I had no experience whatsoever taking care of babies, but that didn’t seem to bother him in the slightest. On the contrary, I made him laugh.
Janna was well-known in Amsterdam, and being Para’s nanny opened a surprising number of doors.
At the Melkweg, we were welcomed like kings. We arrived every evening at around eight and were instantly served a fancy vegetarian dinner with orange juice and hot milk. Para was really cute and everyone adored him. Although most people were pretty cool, I never let them hold him. There was one time when a guy with crazy eyes tried to feed Para a sugar cube, and I had to snatch it from his mouth. You had to be quick. “Please don’t give acid to the baby, sir. Thank you.”
At night, it was insanely cold on the boat, and Para slept with me in the big bed covered with white, pink, and baby-blue furs.
Life was serene in Amsterdam, alone on the boat with the baby. That was about to change: Bruce was coming.
Always a few steps ahead of everyone else, Bruce was now punk when he burst onto the barge in 1973. He’d cut his hair short and spiked it, and was wearing a black leather jacket with a skinny tie and black sneakers. He stood out like a fish out of water in the white, pink, and baby-blue boat, and when Janna came back a few days later she immediately couldn’t stand him. The fact that he knocked over a candle and nearly set the barge on fire didn’t help much, of course. … Still, she dyed his hair orange too.
Bruce and I were getting a bit bored of the hippies of Amsterdam, so we started hanging out a lot in OZ Achterburgwal, the red-light district. Here we discovered a small bar patronized by a bunch of young Vietnamese kids, who were quite generous with their super-hash.
One night, while we were smoking one of the joints they passed us, we noticed a strange taste. They’d mixed heroin with the hash and tobacco.
I remember that we seemed to be wonderfully floating on our way home, as we ate our “tartar hamburgers met mayonnaise.” We had no clue what a mess this shit was going to get us into in just a few years. As he walked onto the boat, Bruce threw up everywhere—raising his ratings with Janna.
After a month of constant he
ll-raising, realizing that Para and I were more appreciative of his tasteless jokes than Janna, Bruce made up his mind to return to Boston.
By now, half of her theater troupe had started regularly hanging out on the boat, which was way less cool than being alone with Para and Janna.
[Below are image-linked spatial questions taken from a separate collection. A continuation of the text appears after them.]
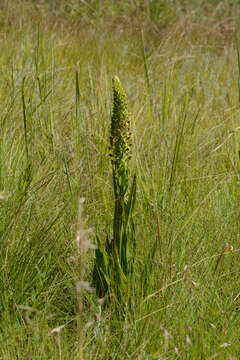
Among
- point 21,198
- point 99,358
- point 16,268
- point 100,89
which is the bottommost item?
point 99,358

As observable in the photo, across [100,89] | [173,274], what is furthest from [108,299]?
[100,89]

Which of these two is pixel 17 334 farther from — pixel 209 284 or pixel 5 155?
pixel 5 155

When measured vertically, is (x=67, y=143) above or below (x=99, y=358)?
above

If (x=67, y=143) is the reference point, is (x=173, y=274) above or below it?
below

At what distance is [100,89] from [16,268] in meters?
1.60

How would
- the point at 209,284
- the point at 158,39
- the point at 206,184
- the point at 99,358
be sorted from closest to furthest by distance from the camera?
the point at 99,358, the point at 209,284, the point at 206,184, the point at 158,39

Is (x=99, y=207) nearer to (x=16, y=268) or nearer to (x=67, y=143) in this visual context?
(x=67, y=143)

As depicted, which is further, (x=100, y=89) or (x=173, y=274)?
(x=100, y=89)

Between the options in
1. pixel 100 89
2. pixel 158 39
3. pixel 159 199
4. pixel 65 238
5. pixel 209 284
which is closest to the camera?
pixel 209 284

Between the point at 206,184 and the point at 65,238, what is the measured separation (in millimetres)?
707

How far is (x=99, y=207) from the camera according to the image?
2.91 m

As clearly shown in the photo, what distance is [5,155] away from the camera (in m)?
2.86

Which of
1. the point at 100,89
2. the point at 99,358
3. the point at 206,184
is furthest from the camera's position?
the point at 100,89

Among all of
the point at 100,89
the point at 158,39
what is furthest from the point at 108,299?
the point at 158,39
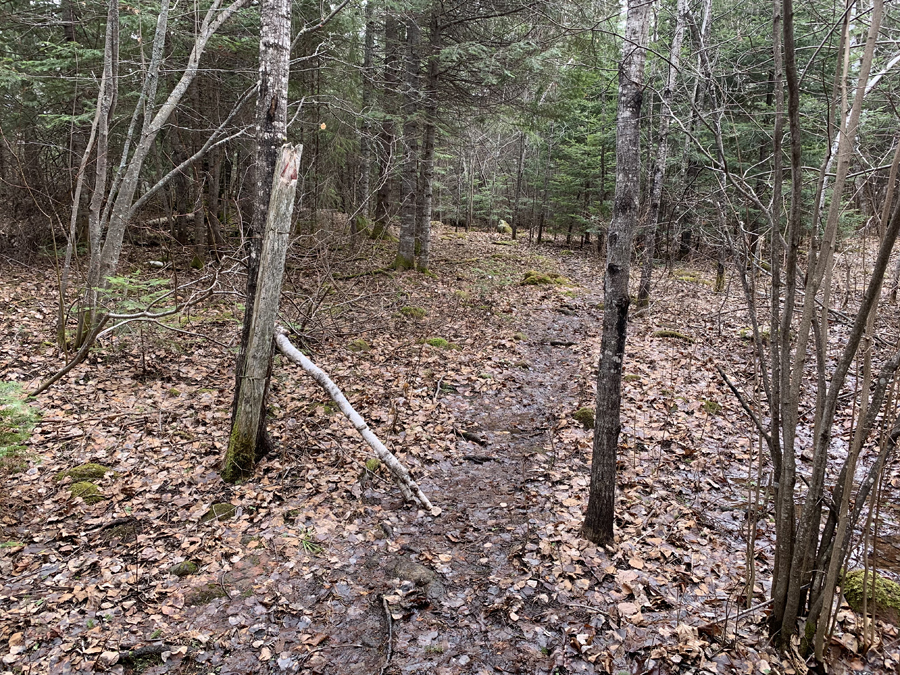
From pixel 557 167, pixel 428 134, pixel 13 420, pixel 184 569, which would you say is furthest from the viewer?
pixel 557 167

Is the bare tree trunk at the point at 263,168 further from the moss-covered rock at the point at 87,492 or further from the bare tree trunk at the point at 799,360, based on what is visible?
the bare tree trunk at the point at 799,360

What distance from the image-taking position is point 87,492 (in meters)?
4.54

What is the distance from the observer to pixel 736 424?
6215 millimetres

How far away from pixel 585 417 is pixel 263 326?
414 cm

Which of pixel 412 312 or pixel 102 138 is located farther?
pixel 412 312

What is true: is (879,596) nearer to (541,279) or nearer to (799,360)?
(799,360)

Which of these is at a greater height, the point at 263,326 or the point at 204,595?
the point at 263,326

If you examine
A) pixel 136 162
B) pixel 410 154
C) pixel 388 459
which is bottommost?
pixel 388 459

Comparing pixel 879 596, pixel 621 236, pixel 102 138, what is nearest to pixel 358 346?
pixel 102 138

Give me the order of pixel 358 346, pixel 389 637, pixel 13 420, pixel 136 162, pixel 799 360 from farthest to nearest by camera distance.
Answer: pixel 358 346 < pixel 136 162 < pixel 13 420 < pixel 389 637 < pixel 799 360

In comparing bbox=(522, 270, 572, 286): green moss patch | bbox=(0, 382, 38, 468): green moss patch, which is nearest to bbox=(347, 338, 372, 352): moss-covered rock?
bbox=(0, 382, 38, 468): green moss patch

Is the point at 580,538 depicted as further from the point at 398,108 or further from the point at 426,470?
the point at 398,108

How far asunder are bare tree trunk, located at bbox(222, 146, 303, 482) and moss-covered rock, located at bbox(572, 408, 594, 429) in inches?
154

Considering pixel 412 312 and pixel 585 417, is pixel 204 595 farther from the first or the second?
pixel 412 312
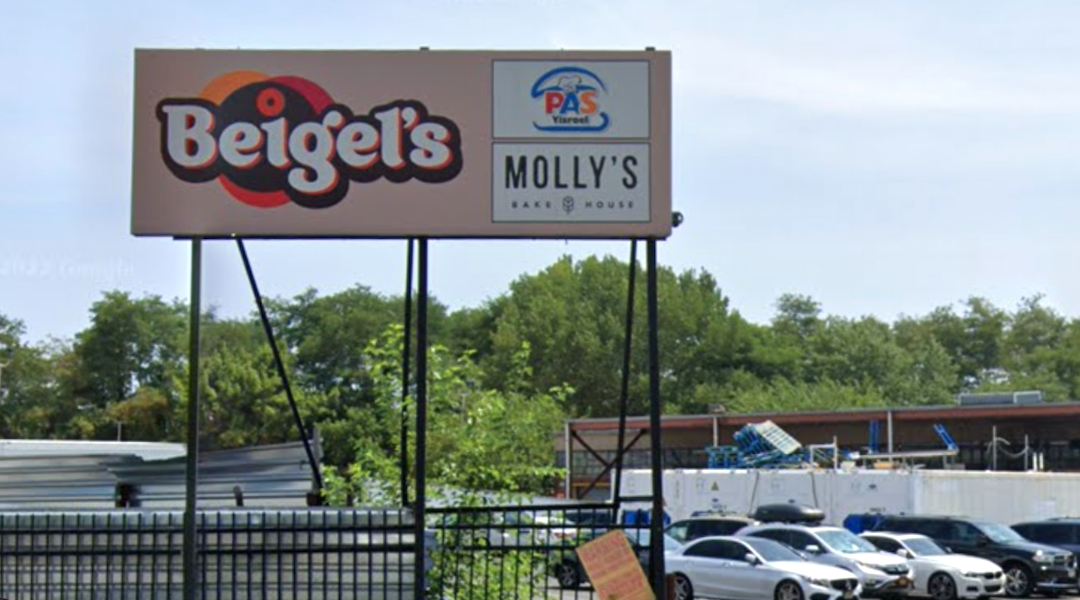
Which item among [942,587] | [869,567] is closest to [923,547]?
[942,587]

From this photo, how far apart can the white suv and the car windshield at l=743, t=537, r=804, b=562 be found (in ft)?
4.43

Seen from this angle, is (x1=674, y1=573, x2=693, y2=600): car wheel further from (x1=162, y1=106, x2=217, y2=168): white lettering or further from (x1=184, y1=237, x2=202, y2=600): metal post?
(x1=162, y1=106, x2=217, y2=168): white lettering

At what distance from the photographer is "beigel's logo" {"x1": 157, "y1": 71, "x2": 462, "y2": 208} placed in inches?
347

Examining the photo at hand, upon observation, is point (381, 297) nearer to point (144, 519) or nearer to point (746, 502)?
point (746, 502)

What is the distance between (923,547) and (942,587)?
4.88ft

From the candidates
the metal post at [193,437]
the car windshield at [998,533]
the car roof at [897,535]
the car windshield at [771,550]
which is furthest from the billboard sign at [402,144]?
the car windshield at [998,533]

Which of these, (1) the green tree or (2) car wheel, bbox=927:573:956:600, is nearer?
(2) car wheel, bbox=927:573:956:600

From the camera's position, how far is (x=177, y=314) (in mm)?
64125

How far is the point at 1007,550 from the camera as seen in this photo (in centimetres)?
3328

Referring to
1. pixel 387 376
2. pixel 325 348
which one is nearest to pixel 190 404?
pixel 387 376

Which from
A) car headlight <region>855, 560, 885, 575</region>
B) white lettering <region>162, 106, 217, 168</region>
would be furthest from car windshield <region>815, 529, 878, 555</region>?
white lettering <region>162, 106, 217, 168</region>

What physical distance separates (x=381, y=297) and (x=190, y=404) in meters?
56.2

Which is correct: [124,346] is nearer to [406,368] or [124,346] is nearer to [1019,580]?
[1019,580]

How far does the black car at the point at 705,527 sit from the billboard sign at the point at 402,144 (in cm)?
2423
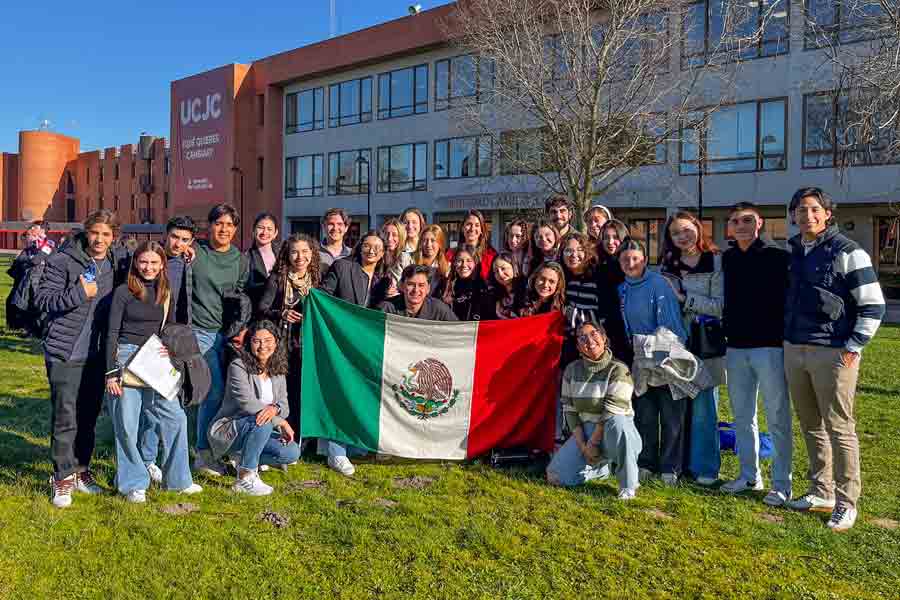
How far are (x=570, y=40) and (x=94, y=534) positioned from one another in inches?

Honestly, they were starting to get on my nerves with their white, pink, and baby-blue stuff anyway, so I went home to France. With the help of my parents, I was able to get another month-long visa, and I went back to the States to meet up with Bruce.
Thirty-five years later, I’m still living here.
Bruce, Amsterdam, 1973
I LOVE THAT DIRTY WATER
Boston, February 1974
IT TOOK ME A WHILE TO get to know all the friends of the three nuts Bruce was sharing an apartment with on St. Botolph Street, in the heart of Boston. One morning, not long after I moved in, I was walking down the hall to the toilet, when I came face to face with yet another person I hadn’t met—a young black kid this time.
I shook his hand, saying, “Hi, I’m Philippe,” before casually continuing on my way to the bathroom. I was in the middle of peeing when I heard Bruce scream, “Motherfucker!” Then came a whole lot of racket, as if there was a big fight going on in the hall. I ran out to see what was happening, and found Bruce, in his underwear, holding the kid by the throat and punching his lights out. I’d introduced myself to a burglar! No wonder he’d seemed surprised.
The kid had grabbed one of the two medieval swords that decorated the wall of the hallway, and after meeting me, walked into Bruce’s room, where he’d started filling his pockets with the change left on the night table.